Almost a decade ago, I dipped my feet in the pond of social media. I joined an emerging social medium called LinkedIn and started building my professional network. Now my network has grown exponentially (into many thousands of first level connections) and blossomed into an important vehicle for business and outreach.
Social media has transformed the way people interact and conduct business both in the public and private sector. Many users enjoy the medium because they control it and it is non-invasive. Social media has become a platform to communicate who we are and what we do. Today, most senior-level executive have LinkedIn profiles, including administrators, CEOs, CTO, CIOS and their numbers are increasing.
In my world of working with federal government agencies and private sector companies, LinkedIn has become a great resource. The functionalities can be broken down is a few areas: 1) Socializing/Networking; 2) Basic Intelligence; 3) Events: and 4) Strategic Partnering/Marketing.

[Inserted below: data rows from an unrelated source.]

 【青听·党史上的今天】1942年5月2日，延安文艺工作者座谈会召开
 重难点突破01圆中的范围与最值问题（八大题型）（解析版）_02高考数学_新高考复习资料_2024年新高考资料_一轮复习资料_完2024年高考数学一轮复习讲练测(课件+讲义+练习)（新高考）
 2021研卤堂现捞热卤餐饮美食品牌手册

Socializing/networking: Social media is in its essence “social.” It is an outlet for networking and connecting with people who share your interests, goals, and professional paths. LinkedIn is useful for reconnecting to people you have worked with in past jobs, friends, and alumni of Universities and colleges. In particular, the service encourages you to join professional and hobby interest groups where you can post articles and engage in discussion with group members. For example, I have a management role in two of the largest and most influential homeland security groups on LinkedIn. I post regularly in those groups and network with other in the DHS and law enforcement fields. Also, as a foodie, I created the “DC Foodies” LinkedIn group to reach out to others in the greater Washington, DC area that may have a passion for food, wine and restaurants. On LinkedIn there is a group for almost every subject from healthcare, governing, martial arts, to quantum physics.

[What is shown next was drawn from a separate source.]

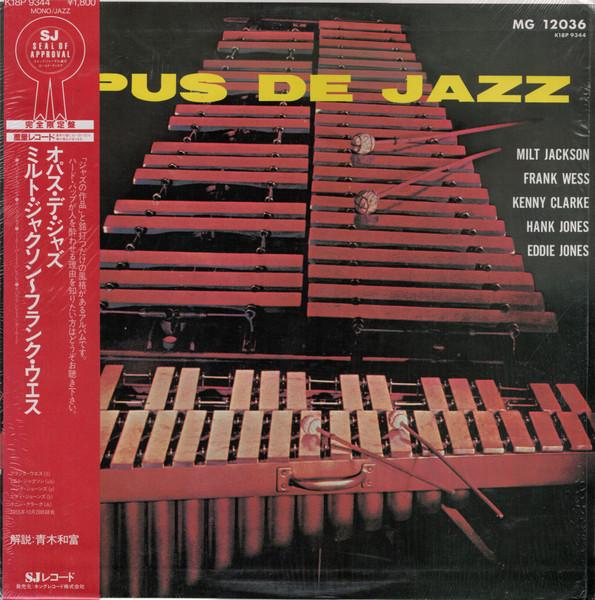 Виниловая пластинка MILT JACKSON FRANK WESS KENNY CLA Opus De Jazz K18P9344 SAVOY JAZZ 1984 Япония Джаз Б/у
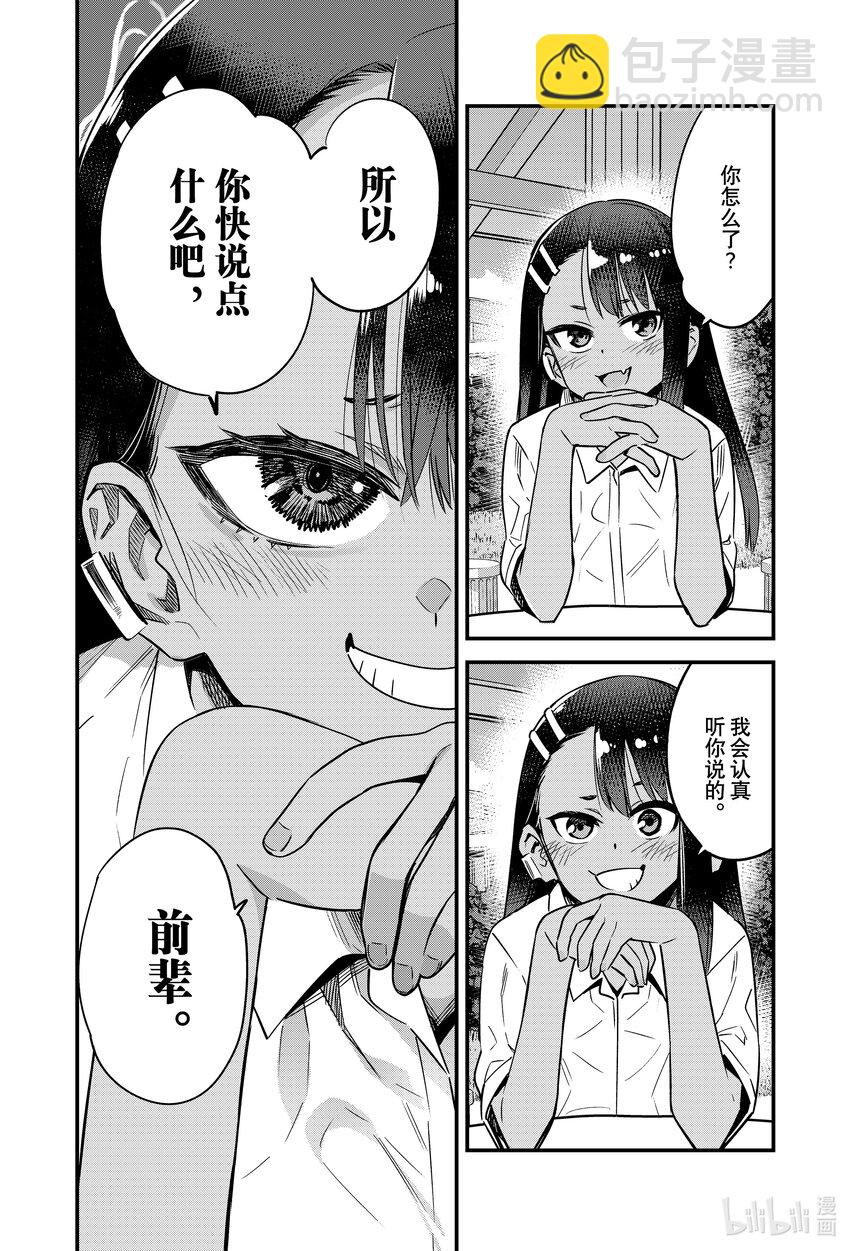 不要欺負我，長瀞同學 - 143 所以你快說點什麼吧，前輩。 - 4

Basic Intelligence: Another function of social media is that it provides you with working biographies of members. Whenever I have a meeting with someone new, I can usually find their profile on LinkedIn and see where they worked, what schools they attended and who we know in common. Also, by following the posts in groups, I can view the latest news from a variety of sources on a topic of interest. This is particularly useful in following government legislative issues (such as cybersecurity) as Hill staffers, government employees, and lobbyists often post the latest and greatest happenings. Also, almost all federal agencies and public entities have their own profiles (and often groups) on LinkedIn that make the basic intel process quick and easy.

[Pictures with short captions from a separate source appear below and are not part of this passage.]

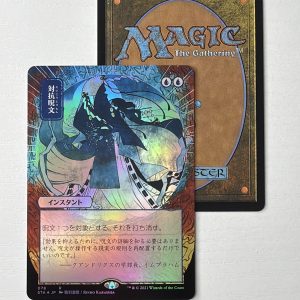 Counterspell Japanese Mystical Archives Foil TL85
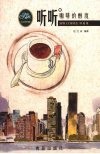 听听咖啡的醇度  SPR Coffee短篇集 封面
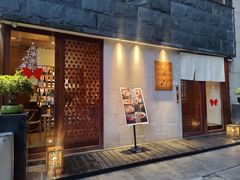 -希望日本料理(保利香槟花园店)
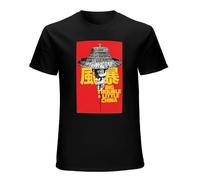 Big Trouble In Little China Men's T-Shirt Unisex Black Cotton Print tee Shirts S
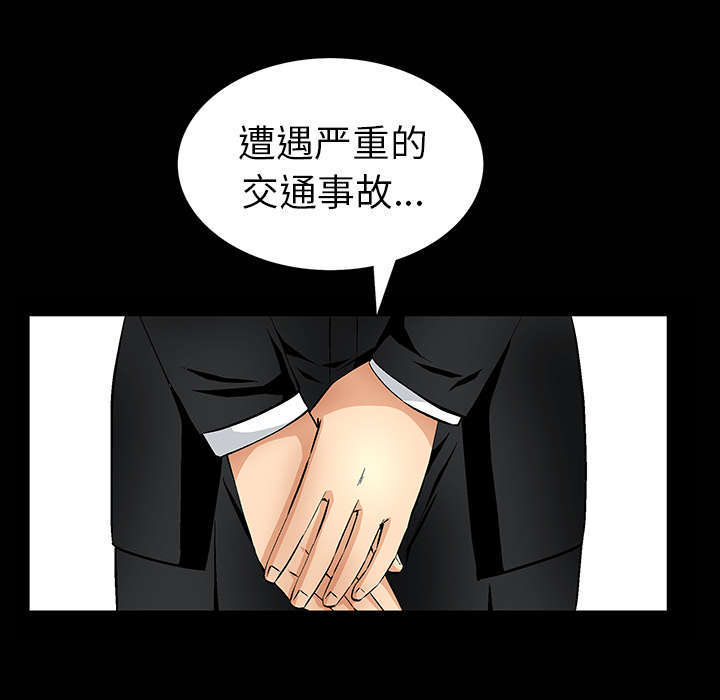 第2章：偶然的命运4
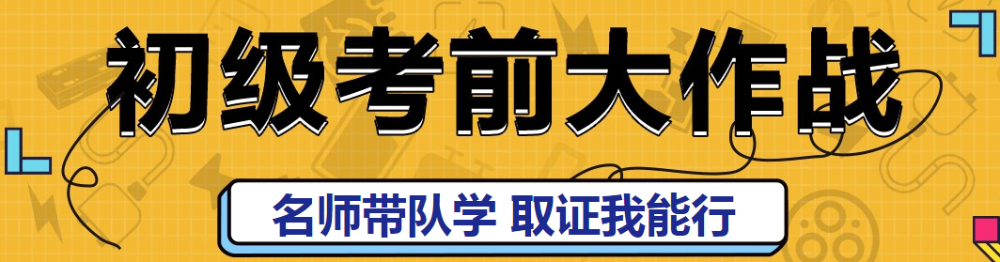 初級(jí)會(huì)計(jì)資格考試考場規(guī)則你知道多少？（上）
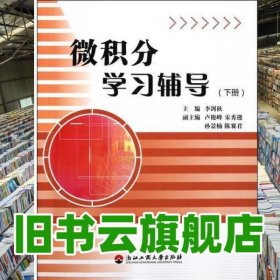 微積分學(xué)習(xí)輔導(dǎo) 下 李劍秋 浙江工商大學(xué)出版社 9787811404586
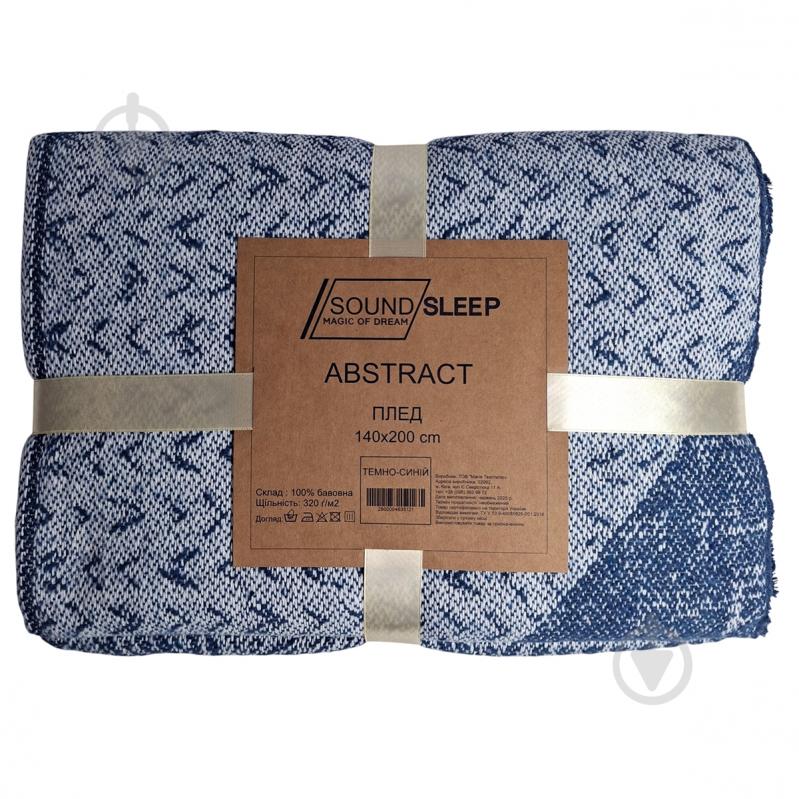 Плед Abstract 140x200 см синий SoundSleep - фото 2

Events: There is no better place to go to find out who is hosting what than on social media. This includes LinkedIn, Twitter, Gov Loop, and Facebook in the event domain. Since most publications are intertwined between print and digital media, social media outlets are a fulcrum for seeing what activities are happening both “inside the beltway: and outside on a daily basis.
Strategic Partnering/Marketing: Social media is really the Holy Grail for marketing. Messaging is immediate, perpetual and cost-effective. It is also much targeted and will allow you to focus communications to audiences, both individual and groups that may have an interest in your offerings and services. For those who are specifically focused on the federal market, LinkedIn is an especially good resource for finding teaming members and potentially partners to pursue opportunities. Many small business and 8A companies have established profiles on the site where they market their niche capabilities. By being active on LinkedIn, companies can often find you and reach out for help in areas that may be mutually beneficial. As government encourages diverse and multiple partners to work together on programs, the importance of having a strong stable of networked partners is becoming more of a premium.
We are still only in the early era of social media. It will continue to grow and be fused into all aspects of our lives. Social media vehicles like LinkedIn already have great utility in the workplace both in the corporate world, but also in government. Linking In has become more of an imperative than a choice.